Andrea, come hai vissuto l’esperienza della residenza?
A dire il vero, inizialmente quella di Nòstoi è stata una residenza “non-residenza” perché i lavori sono iniziati con la sola concessione gratuita degli spazi del Teatro Gioia di Piacenza: una suggestiva sala polivalente nata nel contesto del restauro della Chiesa del Sacro Cuore, le cui prime tracce risalgono all’anno Mille. Da questa prima settimana di confronto e studio sono germogliati i primi venticinque minuti dello spettacolo, presentati in una restituzione pubblica il dodici giugno scorso. Si è trattato certamente di un approccio al movimento con ancora poco tessuto narrativo. La residenza è arrivata grazie all’inclusione nel festival organizzato dall’Istituzione Musica Teatro di Moncalieri e lo spettacolo è stato completato grazie al sostegno e alla collaborazione del Teatro Trieste 34. Per me è stata la prima esperienza di questo tipo con così tante persone: in passato mi sono dedicato soltanto a soli o duetti, per Nòstoi/Viewroom sono al mio fianco i quattro danzatori Claudia Passaro, Maria Novella Tattanelli, Mattia Mele e Stefano Scarnera. Certamente è emersa moltissima energia, nel momento in cui si è creato un team di lavoro affiatato e che procedeva nella stessa direzione creativa.

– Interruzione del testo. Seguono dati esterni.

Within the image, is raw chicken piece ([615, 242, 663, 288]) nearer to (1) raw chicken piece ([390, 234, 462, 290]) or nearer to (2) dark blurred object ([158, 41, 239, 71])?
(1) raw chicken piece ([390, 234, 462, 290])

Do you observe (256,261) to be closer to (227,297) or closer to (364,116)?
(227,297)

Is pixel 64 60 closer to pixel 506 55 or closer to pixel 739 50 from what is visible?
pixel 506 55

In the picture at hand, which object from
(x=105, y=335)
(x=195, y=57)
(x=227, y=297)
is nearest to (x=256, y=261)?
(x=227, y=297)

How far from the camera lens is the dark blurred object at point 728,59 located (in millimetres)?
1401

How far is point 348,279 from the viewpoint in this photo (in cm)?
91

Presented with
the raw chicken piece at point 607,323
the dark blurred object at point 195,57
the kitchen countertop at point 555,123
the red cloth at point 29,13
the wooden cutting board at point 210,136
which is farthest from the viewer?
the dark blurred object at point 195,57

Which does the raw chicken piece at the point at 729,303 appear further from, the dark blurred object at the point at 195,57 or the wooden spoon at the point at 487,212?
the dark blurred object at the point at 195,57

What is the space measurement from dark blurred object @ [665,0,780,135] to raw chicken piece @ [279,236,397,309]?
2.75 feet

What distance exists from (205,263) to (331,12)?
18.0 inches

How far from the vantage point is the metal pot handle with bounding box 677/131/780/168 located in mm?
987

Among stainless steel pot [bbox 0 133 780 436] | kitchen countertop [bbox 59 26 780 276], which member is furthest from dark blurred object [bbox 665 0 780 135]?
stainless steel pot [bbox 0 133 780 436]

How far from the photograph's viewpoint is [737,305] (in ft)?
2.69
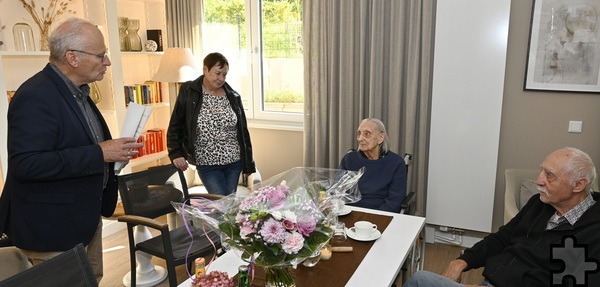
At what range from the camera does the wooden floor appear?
3.16 m

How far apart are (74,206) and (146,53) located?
2.68m

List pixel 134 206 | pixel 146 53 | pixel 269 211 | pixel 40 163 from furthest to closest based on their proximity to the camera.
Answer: pixel 146 53 < pixel 134 206 < pixel 40 163 < pixel 269 211

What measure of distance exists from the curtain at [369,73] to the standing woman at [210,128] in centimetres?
98

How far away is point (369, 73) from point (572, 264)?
2.24 m

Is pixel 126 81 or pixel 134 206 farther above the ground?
pixel 126 81

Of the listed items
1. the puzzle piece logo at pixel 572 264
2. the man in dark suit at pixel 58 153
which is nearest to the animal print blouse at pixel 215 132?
the man in dark suit at pixel 58 153

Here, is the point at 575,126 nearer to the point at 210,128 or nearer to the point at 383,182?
the point at 383,182

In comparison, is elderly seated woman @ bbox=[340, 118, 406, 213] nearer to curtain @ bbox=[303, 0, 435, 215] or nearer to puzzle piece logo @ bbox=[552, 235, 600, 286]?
curtain @ bbox=[303, 0, 435, 215]

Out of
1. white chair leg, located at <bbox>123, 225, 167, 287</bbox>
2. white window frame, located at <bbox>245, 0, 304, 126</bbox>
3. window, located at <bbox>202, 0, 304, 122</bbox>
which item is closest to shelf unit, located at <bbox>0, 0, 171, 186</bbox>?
window, located at <bbox>202, 0, 304, 122</bbox>

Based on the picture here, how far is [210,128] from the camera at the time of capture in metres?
3.08

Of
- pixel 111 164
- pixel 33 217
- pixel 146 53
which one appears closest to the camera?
pixel 33 217

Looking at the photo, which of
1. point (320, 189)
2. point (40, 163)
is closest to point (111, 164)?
point (40, 163)

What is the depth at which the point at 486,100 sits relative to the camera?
3.26 m

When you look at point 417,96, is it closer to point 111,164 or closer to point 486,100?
point 486,100
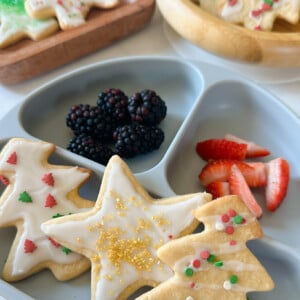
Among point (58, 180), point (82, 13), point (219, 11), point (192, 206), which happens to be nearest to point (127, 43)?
point (82, 13)

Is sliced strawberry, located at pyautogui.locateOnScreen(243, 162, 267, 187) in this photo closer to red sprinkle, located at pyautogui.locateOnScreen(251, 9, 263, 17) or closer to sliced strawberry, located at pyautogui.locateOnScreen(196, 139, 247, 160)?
sliced strawberry, located at pyautogui.locateOnScreen(196, 139, 247, 160)

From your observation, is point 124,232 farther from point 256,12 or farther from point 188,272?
point 256,12

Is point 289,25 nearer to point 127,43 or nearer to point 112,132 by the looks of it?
point 127,43

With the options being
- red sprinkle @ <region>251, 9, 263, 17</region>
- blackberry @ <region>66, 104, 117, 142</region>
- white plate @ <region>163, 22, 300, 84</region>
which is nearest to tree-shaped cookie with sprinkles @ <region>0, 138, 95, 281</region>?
blackberry @ <region>66, 104, 117, 142</region>

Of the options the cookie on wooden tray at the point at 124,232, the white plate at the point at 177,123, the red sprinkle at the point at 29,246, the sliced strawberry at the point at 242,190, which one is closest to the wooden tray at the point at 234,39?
the white plate at the point at 177,123

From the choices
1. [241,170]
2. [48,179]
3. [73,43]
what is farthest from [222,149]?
[73,43]

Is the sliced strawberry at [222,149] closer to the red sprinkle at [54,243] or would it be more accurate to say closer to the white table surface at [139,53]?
the white table surface at [139,53]
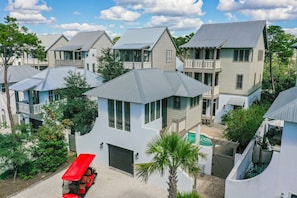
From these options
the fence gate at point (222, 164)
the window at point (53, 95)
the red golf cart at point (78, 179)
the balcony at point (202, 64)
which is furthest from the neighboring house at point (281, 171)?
the window at point (53, 95)

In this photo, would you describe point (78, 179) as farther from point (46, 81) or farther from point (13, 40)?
point (13, 40)

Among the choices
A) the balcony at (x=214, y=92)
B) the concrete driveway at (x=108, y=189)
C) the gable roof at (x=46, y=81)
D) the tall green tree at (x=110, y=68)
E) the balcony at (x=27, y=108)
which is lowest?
the concrete driveway at (x=108, y=189)

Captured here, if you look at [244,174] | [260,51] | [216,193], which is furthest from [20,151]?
[260,51]

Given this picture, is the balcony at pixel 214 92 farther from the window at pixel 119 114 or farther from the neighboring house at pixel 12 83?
the neighboring house at pixel 12 83

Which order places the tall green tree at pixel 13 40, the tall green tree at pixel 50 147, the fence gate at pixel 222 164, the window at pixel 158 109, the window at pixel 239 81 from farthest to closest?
the window at pixel 239 81, the tall green tree at pixel 13 40, the tall green tree at pixel 50 147, the window at pixel 158 109, the fence gate at pixel 222 164

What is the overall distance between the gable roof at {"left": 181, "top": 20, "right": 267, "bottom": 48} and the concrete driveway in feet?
50.5

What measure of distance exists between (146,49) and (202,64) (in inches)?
293

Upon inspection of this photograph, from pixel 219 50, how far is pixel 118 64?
11074 mm

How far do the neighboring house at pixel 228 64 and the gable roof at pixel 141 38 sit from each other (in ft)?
17.5

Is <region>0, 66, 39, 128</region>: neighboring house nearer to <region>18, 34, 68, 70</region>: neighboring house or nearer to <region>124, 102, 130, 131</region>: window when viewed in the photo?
<region>18, 34, 68, 70</region>: neighboring house

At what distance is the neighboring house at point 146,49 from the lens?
91.6 feet

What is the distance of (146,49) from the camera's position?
27594mm

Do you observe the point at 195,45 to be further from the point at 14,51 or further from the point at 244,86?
the point at 14,51

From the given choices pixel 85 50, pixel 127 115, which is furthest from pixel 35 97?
pixel 85 50
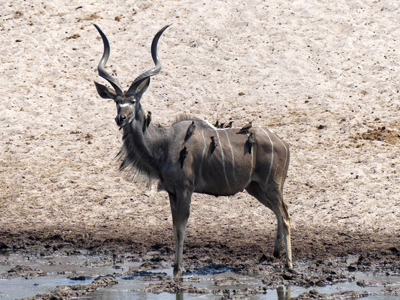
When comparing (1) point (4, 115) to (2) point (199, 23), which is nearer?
(1) point (4, 115)

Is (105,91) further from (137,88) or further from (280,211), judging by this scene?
(280,211)

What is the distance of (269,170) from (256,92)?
16.7 ft

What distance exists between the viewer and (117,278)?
24.8 ft

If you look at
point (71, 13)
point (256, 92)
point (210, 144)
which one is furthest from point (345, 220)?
point (71, 13)

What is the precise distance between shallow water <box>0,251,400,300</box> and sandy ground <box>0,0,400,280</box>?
50 cm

Devo ammettere, però, che danzare all’interno di ciò che si crea in alcuni momenti diventa alienante, a causa di tutto quello che ruota attorno allo spettacolo in sé e per sé.
Lo spettacolo tratta il tema del ritorno ed è ispirato alla figura di Ulisse: di tutte le rappresentazioni iconografiche hai scelto Il ritorno di Ulisse opera di De Chirico.

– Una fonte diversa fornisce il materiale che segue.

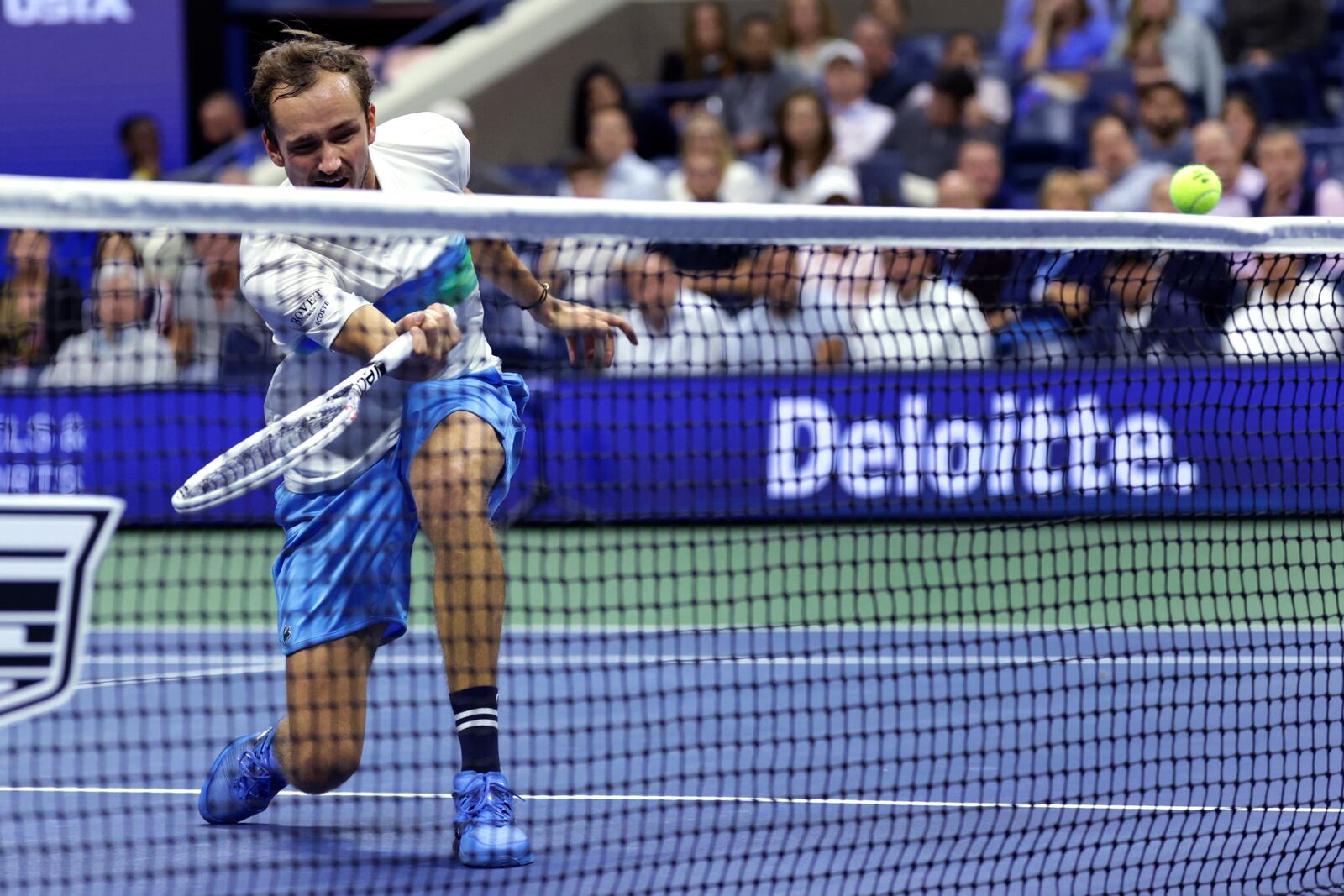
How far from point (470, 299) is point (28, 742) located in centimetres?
184

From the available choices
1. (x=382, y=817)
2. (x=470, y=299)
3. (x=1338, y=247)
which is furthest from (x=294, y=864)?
(x=1338, y=247)

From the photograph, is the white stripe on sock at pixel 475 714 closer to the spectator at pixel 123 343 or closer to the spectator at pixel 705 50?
the spectator at pixel 123 343

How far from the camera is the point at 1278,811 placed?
368 centimetres

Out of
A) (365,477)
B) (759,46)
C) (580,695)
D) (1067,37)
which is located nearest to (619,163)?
(759,46)

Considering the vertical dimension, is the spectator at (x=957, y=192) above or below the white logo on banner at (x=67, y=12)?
below

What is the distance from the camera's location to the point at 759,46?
11.2 m

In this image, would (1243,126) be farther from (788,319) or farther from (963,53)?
(788,319)

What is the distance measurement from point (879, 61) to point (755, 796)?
25.9 ft

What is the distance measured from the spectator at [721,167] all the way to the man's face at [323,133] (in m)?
5.88

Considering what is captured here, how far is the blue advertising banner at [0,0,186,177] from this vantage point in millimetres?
12648

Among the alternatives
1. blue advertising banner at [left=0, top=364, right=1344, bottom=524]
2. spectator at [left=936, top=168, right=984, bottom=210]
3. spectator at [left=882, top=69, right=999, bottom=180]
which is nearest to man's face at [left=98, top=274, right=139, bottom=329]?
blue advertising banner at [left=0, top=364, right=1344, bottom=524]

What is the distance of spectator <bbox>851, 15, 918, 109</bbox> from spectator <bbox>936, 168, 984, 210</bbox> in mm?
2316

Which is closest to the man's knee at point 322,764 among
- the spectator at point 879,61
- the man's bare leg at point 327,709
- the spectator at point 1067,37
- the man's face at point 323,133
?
the man's bare leg at point 327,709

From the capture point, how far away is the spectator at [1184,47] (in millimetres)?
10523
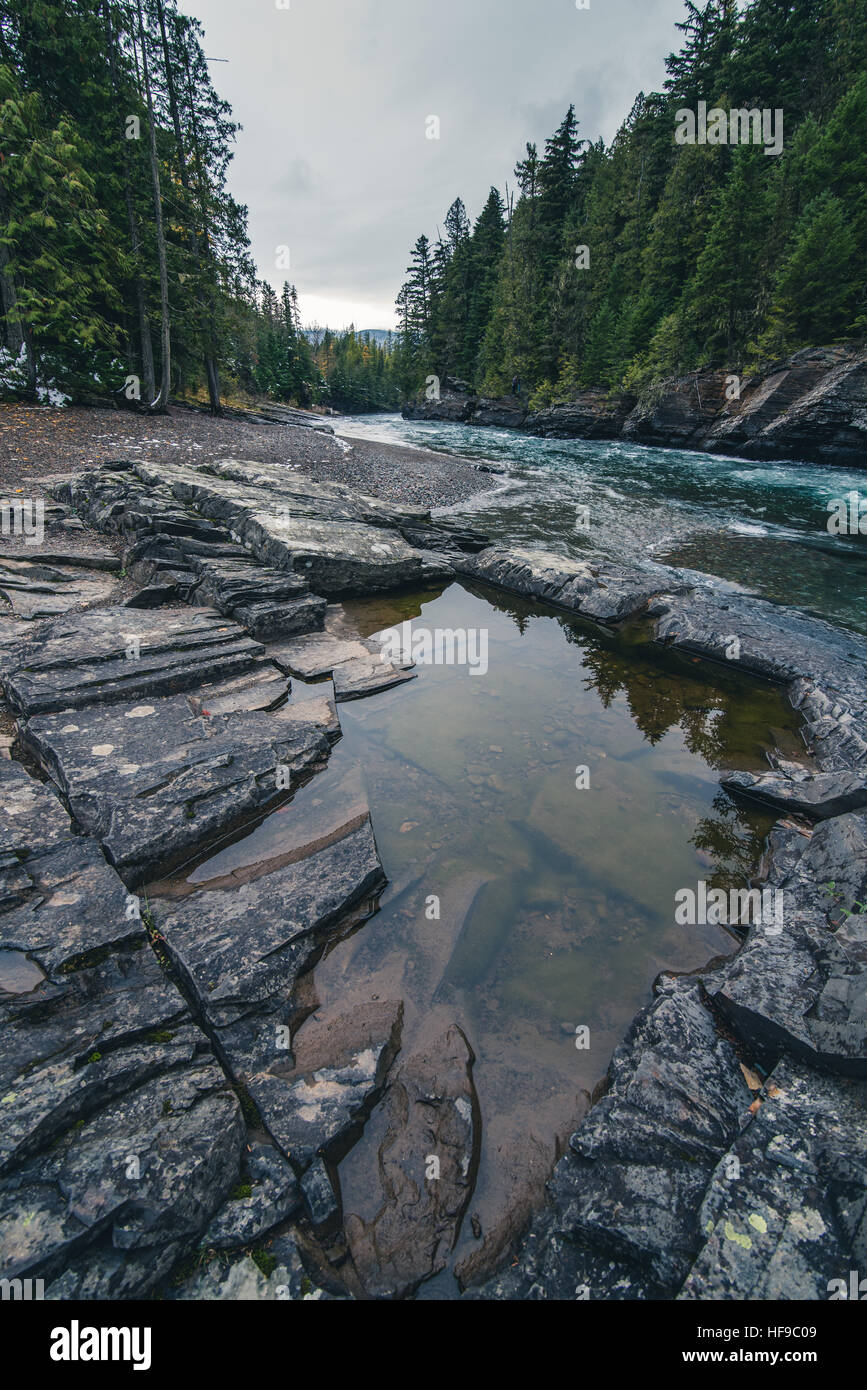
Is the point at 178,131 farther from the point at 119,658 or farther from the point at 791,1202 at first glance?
the point at 791,1202

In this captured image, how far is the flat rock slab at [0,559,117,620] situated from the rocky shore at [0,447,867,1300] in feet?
6.44

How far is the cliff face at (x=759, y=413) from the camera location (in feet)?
91.8

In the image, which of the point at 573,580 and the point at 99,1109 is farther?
the point at 573,580

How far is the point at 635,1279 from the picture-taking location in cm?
247

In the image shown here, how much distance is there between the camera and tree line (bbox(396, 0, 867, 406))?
105 ft

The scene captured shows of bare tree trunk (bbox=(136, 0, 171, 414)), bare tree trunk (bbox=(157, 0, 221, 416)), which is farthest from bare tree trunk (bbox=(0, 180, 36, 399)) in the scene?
bare tree trunk (bbox=(157, 0, 221, 416))

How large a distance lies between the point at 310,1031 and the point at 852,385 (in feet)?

La mia non vuole assolutamente essere una rilettura, né tantomeno una riscrittura del mito. Il mio punto di partenza per gli studi coreografici è sovente un supporto visivo, forse in virtù della mia formazione legata alla storia dell’arte. Trarre ispirazione da un’immagine significa poter leggere una storia in mille maniere diverse, senza il vincolo di un testo scritto. Perché proprio De Chirico? L’artista ha scelto di collocare Ulisse all’interno di una stanza, in un ambiente domestico, dove tuttavia si compie un viaggio. Ne emerge un contrasto che sfocia in un ritorno. Sono proprio il tema del ritorno e della nostalgia i cardini attorno ai quali si articola lo spettacolo. Cinque persone che si interrogano, si muovono e danzano restituiscono altrettante visioni diverse del ritorno a casa.

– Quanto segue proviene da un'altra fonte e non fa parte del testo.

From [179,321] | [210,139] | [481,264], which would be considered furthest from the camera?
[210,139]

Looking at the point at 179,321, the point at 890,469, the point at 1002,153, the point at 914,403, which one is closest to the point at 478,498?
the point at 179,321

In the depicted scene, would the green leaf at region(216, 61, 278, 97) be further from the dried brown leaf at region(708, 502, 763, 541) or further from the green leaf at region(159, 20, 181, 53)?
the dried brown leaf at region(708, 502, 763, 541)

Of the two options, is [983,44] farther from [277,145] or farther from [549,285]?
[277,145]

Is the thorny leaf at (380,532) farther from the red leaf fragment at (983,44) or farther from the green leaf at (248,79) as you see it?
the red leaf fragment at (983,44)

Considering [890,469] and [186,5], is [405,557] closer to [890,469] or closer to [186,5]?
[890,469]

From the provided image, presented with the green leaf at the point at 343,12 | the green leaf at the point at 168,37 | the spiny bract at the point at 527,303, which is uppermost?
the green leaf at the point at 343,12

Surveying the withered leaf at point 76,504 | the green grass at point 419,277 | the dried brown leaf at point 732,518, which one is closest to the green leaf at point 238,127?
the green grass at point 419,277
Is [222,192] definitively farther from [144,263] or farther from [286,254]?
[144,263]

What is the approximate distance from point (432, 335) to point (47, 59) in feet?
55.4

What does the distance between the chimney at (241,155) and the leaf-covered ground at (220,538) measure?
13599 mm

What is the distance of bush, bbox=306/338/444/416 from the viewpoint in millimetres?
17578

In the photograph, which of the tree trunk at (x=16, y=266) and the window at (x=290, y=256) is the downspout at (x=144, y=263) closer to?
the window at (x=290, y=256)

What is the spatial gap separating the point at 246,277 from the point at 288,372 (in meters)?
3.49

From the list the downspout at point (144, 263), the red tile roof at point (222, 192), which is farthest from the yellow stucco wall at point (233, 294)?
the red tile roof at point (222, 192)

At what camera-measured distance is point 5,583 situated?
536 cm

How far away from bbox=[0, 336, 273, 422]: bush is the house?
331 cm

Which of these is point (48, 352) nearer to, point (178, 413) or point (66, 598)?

Come entrano, dunque, in relazione cinque corpi con il ritorno, la nostalgia e una stanza?
Questa per me è una delle domande più difficili alle quali rispondere perché in fondo si tratta di spiegare “come lo realizzo”. Parto sempre dal presupposto che il corpo del danzatore debba essere fisicamente e tecnicamente preparato, il che non vuol dire che debba trattarsi di danzatori puri. Credo, però, che l’unica via per approcciare temi concreti e, dunque, per lavorare a una idea sia la stessa di quando ci si mette ad un tavolo a scrivere qualche cosa. Si tratta di fisicalizzare un concetto senza essere pantomimici; solo a quel punto si può costruire la drammaturgia. Il lavoro sulla fisicalizzazione è stato pertanto maggiore rispetto a quello strettamente coreografico. Il materiale coreografico è in gran parte mio, ma con questo approccio numerosi elementi sono frutto della creatività e della riflessione dei danzatori. Il meccanismo funziona nel momento in cui si sono grande intesa e una direzione chiara e determinata. Ed è proprio questo l’enorme vantaggio e, allo stesso tempo, lo scotto del lavorare con gruppi formatisi appositamente per un progetto e non con una compagnia stabile. Perciò, sì, ciascun corpo ramifica nuove relazioni. Curioso è stato un episodio verificatosi durante la prima restituzione pubblica: ad un certo punto dello spettacolo uno dei danzatori non era coinvolto nell’azione, ma a causa della mancanza di quinte mi era impossibile farlo uscire di scena; la soluzione è stata quella di farlo raggomitolare appoggiato al muro fino al momento del suo successivo ingresso. Al termine della performance sono stati moltissimi gli spettatori che mi hanno chiesto quale fosse il significato di quel corpo appartato, perché ne avevano letto degli spunti drammaturgici invece della pura e semplice esigenza tecnica.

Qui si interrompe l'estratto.